■ **Quoted passage**
You’re not lazy. You’re not undisciplined… and you’re definitely not broken.

You’re an entrepreneur with ADHD, and right now you’re probably sitting on 19 unfinished projects, 47 open tabs, and a brain that feels like it’s running on 12 different radio stations at once.

You’ve read the books. You’ve tried the planners, the Pomodoro timers, the accountability groups. You’ve even hired coaches who promised to “fix” your focus. Yet here you are — brilliant ideas, massive potential, and a business that still feels like it’s one step away from collapsing under the weight of your own mind.

Here’s what almost nobody in the entrepreneurial space will admit:

The real struggle isn’t your ADHD. It’s that you’ve been trying to run a neurodivergent brain inside a neurotypical business model — and then beating yourself up when it doesn’t work.

Most advice for entrepreneurs was written by people whose brains work differently. They preach consistency, routines, long-term planning, and steady execution like those things are universal truths. For the ADHD entrepreneur, those “truths” feel like trying to swim upstream in cement. You can force it for a while (and you have), but eventually your brain rebels, the burnout hits, and you’re left feeling like a failure who just needs to “try harder.”

That cycle is quietly destroying more talented founders than cash flow problems or bad hires ever could.

The deeper layer most people never reach is this: your ADHD isn’t a bug in the system. It’s a different operating system entirely. And when you stop trying to install Windows on a Mac and start building everything around macOS, the game changes completely.

The Hidden Addiction That Keeps ADHD Entrepreneurs Stuck

You already know the surface symptoms — time blindness, rejection sensitivity, starting strong and fading fast, shiny object syndrome.

But the real trap is more insidious.

It’s the addiction to chaos and novelty.

Your brain is wired for dopamine. New ideas, big visions, last-minute sprints, high-stakes pressure — these things light you up like nothing else. The boring, repetitive, systems-building work that actually scales a business? It feels like torture.

So unconsciously, you keep your business in a state of controlled chaos. You say yes to too many things. You chase the next exciting opportunity. You avoid building the boring infrastructure because “I work better under pressure anyway.”

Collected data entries
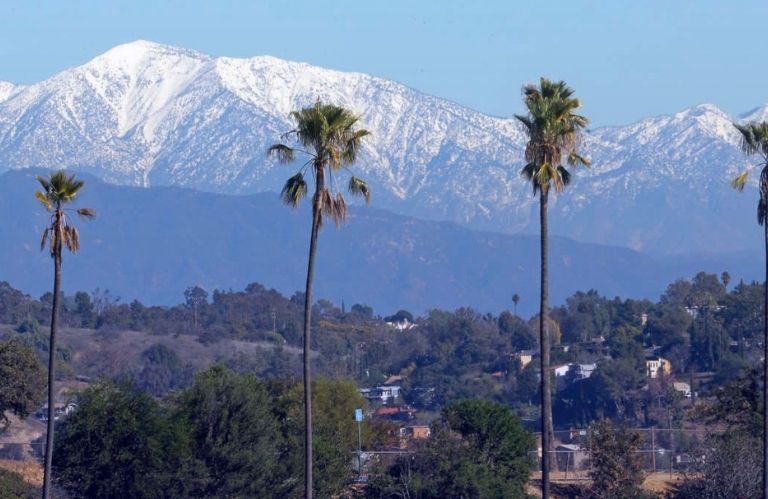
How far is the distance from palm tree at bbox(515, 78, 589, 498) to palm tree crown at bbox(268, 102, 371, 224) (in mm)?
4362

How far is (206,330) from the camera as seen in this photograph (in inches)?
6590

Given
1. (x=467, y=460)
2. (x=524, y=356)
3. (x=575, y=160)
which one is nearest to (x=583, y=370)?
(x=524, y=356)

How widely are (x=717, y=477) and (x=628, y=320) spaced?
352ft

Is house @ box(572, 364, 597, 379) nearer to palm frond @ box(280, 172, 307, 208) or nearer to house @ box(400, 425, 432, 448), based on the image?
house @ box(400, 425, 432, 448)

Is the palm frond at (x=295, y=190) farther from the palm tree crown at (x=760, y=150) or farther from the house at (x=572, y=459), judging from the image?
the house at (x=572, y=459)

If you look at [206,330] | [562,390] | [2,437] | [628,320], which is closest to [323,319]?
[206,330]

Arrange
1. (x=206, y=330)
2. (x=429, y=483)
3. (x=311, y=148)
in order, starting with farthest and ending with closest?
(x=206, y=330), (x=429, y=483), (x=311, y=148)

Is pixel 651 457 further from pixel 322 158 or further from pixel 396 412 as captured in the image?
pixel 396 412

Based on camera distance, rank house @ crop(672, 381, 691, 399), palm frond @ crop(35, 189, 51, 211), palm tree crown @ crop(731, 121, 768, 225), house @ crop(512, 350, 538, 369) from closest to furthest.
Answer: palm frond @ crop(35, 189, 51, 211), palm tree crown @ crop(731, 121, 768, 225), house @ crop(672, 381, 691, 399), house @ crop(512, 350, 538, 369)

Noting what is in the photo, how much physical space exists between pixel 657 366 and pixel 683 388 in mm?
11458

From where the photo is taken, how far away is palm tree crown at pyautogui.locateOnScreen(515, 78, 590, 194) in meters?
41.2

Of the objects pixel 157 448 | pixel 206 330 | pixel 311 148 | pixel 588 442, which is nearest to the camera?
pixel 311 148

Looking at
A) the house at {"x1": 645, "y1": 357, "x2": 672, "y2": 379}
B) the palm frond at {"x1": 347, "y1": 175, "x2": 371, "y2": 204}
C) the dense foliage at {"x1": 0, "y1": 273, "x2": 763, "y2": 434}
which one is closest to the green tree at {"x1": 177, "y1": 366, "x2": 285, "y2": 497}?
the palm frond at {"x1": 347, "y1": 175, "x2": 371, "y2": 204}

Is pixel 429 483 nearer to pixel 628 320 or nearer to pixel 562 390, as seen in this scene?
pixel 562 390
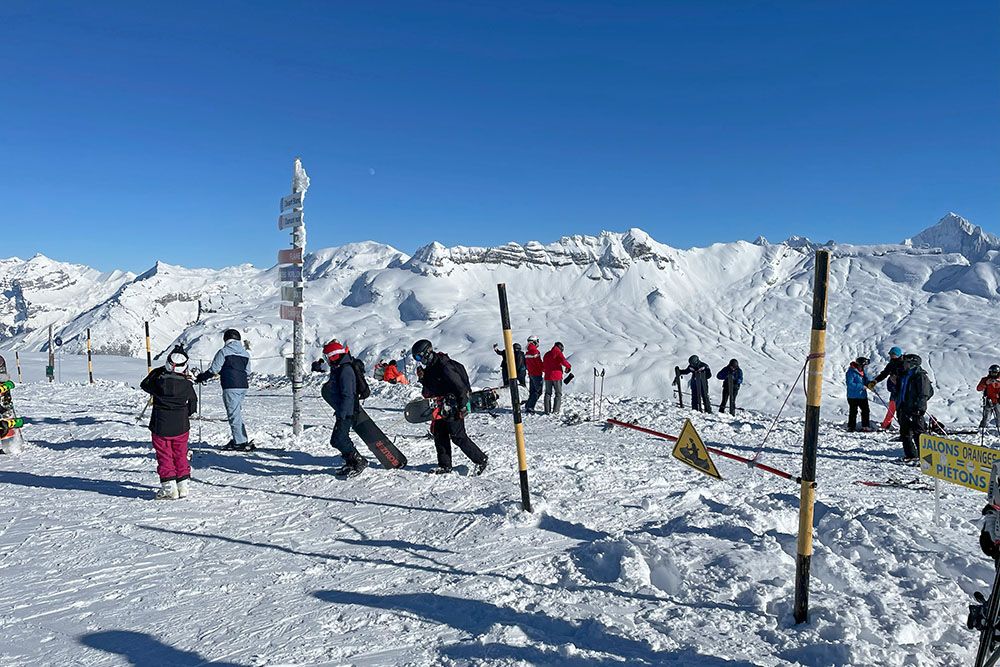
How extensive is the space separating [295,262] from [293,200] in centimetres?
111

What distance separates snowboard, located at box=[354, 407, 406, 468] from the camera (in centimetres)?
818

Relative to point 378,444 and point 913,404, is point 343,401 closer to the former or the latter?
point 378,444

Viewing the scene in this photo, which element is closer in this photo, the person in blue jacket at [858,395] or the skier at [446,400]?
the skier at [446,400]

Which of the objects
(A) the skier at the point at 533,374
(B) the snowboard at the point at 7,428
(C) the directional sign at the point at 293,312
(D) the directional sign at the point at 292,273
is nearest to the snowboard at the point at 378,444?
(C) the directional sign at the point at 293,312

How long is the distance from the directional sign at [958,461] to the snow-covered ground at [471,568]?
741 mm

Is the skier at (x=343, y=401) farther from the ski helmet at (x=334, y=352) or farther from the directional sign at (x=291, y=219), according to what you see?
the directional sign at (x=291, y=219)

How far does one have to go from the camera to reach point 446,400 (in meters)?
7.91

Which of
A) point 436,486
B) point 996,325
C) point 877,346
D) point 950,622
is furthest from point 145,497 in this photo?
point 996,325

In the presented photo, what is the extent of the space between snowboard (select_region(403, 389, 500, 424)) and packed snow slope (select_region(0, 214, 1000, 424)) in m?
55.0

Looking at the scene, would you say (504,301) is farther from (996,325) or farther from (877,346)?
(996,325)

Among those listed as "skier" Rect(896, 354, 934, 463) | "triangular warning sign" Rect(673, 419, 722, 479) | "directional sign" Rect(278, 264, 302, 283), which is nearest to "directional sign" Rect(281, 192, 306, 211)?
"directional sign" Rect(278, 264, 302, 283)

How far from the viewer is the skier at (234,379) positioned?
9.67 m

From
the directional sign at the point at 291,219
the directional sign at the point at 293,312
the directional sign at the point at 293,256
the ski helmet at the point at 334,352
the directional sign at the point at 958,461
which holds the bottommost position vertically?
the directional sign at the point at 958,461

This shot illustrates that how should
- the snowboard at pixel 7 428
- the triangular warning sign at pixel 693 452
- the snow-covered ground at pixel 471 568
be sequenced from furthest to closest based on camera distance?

...

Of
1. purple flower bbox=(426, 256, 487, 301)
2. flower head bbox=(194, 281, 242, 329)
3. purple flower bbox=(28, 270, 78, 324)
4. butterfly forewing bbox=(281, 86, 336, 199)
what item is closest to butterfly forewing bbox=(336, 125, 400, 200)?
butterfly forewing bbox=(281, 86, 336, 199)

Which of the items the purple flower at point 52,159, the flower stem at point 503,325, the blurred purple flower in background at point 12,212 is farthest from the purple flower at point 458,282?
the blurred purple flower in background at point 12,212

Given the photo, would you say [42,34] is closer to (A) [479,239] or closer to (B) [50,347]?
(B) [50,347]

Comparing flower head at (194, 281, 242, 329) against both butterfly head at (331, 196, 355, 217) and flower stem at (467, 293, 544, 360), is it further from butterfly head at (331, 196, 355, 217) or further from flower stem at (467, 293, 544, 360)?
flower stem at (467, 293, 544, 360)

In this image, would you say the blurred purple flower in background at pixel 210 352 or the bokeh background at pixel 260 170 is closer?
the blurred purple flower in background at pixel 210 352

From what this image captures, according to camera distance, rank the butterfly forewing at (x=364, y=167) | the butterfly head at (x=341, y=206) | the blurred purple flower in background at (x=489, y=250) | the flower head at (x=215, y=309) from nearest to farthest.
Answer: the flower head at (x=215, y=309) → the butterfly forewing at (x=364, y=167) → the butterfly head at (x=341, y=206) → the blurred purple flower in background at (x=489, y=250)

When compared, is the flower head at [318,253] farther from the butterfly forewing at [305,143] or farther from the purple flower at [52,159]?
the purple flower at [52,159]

■ **Assignment**
In the passage on entrepreneurs with ADHD, what is identified as the real trap that keeps them stuck?

■ **Solution below**
The addiction to chaos and novelty.